Wednesday, August 13, 2008

Q2: More evidence of the investment thesis

Q2: Revenues up 97%, Expenses up 53%. What's not to like.

PJM revenues started kicking in. The market cheered the raising of the revenue guidance and the stock took off to 18 again as the momentum players had a little fun. But then the momo's cashed out and the stock traded back down below 15.

Why? Probably because the company also raised expense guidance towards the high end of the range and said that the incremental revenue would end up being profit neutral.

Wall Street mistaken view: You (ENOC) are still too spend happy

Our View: Whippee -- zero cost investment in a great business!

What's the difference: Until you can calculate the NPV of a new customer or MegaWatt under contact you can't really tell if it is a good idea or a bad idea to invest incremental revenues or let them fall to the bottom line. The company can calculate that. Wall Street either can't, isn't, or is freaked by young guys spending money -- but this isn't that gig -- these guys know what they're doing.

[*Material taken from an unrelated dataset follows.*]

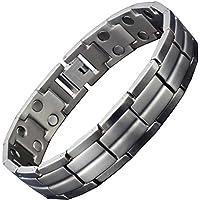 Magnettherapie-Armband Titan für Männer – groß, XL, klein – Armband zur Schmerzlinderung Gesundheitsarmband für... preisvergleich bei billige-tabletten.eu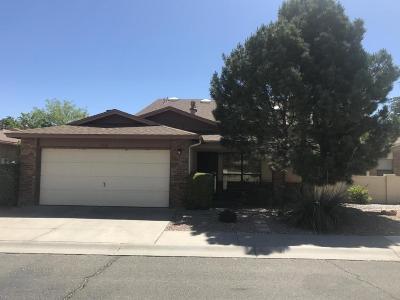 Albuquerque NM Single Family Home For Sale: $214,500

Our thesis: Inflection point has moved out to about 160M- 170M level but returns after inflection point are near software levels. Marketshare matters as the industry is developing. The market is misunderstanding the near term pickup in PJM prices which ENOC will use to get to profitability faster. Q3 will be a positive surprise. Then the market will fret over seasonality. Volatility will continue with momentum players whipsawing this thing. By Q3 2009 it will all be understood and appreciated and the company will be worth 600M. (that's our view).